§ **Activity list**
1 > For each statement below, decide whether it agrees with the text on Verified by Visa passwords. Answer yes or no, and quote the words from that text that decide it.
(a) Verified by Visa lets users include special characters in their passwords.
(b) Verified by Visa passwords must be at least 6 and at most 8 characters long.
(c) Visa's password hashes are available to attackers.
2 > Carry on the text about Verified by Visa passwords, starting after its final sentence.

§ **Study text**
--- START ---

The (presumably) secure Verified by Visa payment authentication system developped by Visa forces users to select weak passwords:
- They force the user to select passwords shorter than or equal to 8 characters, but no less than 6 characters, and
- they prevent the use of any special characters (!@#$...). Only alphanumeric allowed.
This password space is so small that if it was used on a Windows machine it would take less than 2.5 hours to bruteforce with oclHashcat on a 4 x HD 5970 machine. (Windows uses NTLM to hash passwords, which oclHashcat bruteforces at 6.194 billion per second on a single 5970: (62**8 + 62**7 + 62**6) / (4*6194e6) / 3600 = 2.49 hours).
Visa's password hashes (assuming they hash them, and with something more secure than NTLM!) are not available to attackers, but they have zero reason to enforce such a small password space:
- Technically this violates section 8.5.10 of the PCI DSS (Payment Card Industry Data Security Standard)!: "minimum password length of at least seven character",
- the hashes could get stolen like it happened to Hotmail, MySpace, Facebook, Gawker, Hotmail, etc, and could be bruteforced easily, and
- it certainly unteaches strong password selection methodologies that we, IT Security Professionals, have been painfully trying to explain to users since passwords were invented.

--- END ---

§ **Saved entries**

--- START ---

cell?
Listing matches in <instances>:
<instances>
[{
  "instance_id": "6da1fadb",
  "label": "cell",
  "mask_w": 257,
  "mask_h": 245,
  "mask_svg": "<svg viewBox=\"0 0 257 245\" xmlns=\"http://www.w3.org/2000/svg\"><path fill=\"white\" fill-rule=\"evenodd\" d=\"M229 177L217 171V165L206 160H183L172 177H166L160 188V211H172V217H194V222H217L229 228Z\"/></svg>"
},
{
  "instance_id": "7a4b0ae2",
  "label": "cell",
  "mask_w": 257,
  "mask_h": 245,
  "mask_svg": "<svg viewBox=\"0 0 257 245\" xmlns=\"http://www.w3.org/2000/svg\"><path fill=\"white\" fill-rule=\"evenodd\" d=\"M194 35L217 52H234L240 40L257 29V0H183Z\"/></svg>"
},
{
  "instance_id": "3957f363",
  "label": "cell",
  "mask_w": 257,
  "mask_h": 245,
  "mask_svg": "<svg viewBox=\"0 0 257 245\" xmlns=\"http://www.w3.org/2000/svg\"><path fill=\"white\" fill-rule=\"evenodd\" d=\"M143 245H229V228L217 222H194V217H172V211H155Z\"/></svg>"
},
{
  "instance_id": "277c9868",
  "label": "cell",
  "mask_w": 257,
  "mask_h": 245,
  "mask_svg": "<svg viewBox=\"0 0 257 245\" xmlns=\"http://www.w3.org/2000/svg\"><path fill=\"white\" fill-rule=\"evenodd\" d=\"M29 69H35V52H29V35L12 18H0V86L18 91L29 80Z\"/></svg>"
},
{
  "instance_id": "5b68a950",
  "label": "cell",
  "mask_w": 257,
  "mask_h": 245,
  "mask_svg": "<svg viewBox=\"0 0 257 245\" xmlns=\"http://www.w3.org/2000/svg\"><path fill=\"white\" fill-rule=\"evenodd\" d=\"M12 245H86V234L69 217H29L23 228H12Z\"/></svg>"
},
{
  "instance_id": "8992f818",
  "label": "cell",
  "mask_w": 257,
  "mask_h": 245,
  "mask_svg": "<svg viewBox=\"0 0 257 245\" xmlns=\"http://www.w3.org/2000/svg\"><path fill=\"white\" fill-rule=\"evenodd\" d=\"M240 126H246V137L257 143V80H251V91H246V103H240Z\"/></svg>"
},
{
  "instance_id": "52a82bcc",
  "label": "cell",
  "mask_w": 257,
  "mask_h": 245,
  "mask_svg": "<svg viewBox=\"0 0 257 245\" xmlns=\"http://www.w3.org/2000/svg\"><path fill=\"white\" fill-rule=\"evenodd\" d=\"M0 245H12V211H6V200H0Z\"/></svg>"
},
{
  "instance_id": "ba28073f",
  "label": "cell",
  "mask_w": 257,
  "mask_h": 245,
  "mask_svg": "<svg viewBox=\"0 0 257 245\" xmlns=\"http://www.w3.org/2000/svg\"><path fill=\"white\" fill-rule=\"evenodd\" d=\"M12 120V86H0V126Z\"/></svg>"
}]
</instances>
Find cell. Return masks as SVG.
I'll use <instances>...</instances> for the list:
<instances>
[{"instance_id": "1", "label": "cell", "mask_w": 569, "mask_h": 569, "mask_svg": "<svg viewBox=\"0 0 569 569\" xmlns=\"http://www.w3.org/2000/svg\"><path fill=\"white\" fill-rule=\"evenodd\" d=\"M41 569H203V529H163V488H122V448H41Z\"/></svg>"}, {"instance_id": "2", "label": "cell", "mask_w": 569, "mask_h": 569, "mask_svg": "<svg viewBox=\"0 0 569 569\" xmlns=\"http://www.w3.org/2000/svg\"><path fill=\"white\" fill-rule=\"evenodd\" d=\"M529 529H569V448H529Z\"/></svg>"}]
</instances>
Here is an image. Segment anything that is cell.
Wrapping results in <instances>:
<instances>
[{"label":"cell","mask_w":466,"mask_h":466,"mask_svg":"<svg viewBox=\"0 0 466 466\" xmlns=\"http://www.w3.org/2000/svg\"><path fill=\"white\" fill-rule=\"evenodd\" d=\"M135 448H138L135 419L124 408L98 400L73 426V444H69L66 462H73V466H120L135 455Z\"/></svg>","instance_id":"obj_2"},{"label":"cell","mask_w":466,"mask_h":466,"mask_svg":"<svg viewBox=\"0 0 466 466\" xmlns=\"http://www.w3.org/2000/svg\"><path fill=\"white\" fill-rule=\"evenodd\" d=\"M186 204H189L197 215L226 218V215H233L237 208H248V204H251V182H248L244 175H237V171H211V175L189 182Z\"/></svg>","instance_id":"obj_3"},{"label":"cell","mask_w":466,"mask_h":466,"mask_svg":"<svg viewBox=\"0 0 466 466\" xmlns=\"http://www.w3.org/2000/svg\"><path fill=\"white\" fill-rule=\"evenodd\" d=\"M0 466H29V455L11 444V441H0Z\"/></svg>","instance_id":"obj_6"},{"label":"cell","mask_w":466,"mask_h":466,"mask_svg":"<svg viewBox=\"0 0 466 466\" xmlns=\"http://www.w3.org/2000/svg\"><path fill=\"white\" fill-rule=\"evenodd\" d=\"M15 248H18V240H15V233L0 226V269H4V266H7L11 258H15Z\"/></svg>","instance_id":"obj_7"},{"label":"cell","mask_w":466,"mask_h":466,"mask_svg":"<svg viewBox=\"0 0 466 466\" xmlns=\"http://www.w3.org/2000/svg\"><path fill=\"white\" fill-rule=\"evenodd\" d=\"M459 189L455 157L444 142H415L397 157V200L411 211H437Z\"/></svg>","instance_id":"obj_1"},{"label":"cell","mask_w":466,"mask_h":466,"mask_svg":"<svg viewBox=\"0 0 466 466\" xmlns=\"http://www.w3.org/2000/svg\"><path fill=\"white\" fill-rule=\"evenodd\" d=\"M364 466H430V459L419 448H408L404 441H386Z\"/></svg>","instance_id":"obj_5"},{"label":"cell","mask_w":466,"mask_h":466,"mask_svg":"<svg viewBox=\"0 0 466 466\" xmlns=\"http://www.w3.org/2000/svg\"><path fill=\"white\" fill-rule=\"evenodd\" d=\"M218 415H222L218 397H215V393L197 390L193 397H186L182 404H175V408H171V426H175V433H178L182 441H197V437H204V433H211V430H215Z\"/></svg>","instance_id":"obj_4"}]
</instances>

--- END ---

§ **Expected results**
1 >
(a) No: "they prevent the use of any special characters (!@#$...). Only alphanumeric allowed."
(b) Yes: "They force the user to select passwords shorter than or equal to 8 characters, but no less than 6 characters"
(c) No: "Visa's password hashes (assuming they hash them, and with something more secure than NTLM!) are not available to attackers"

2 >
Why does one of the world's first financial services company get security wrong? The most ironic is that a few months ago, they made the exact opposite mistake: Visa was enforcing password requirements that were overly complex. The right solution is obviously the middle ground: require passwords of at least 7 characters in length to comply with PCI DSS, and allow users to chose very complex passwords if they want to. If I want to type a fully random 128-character password, you should let me do so.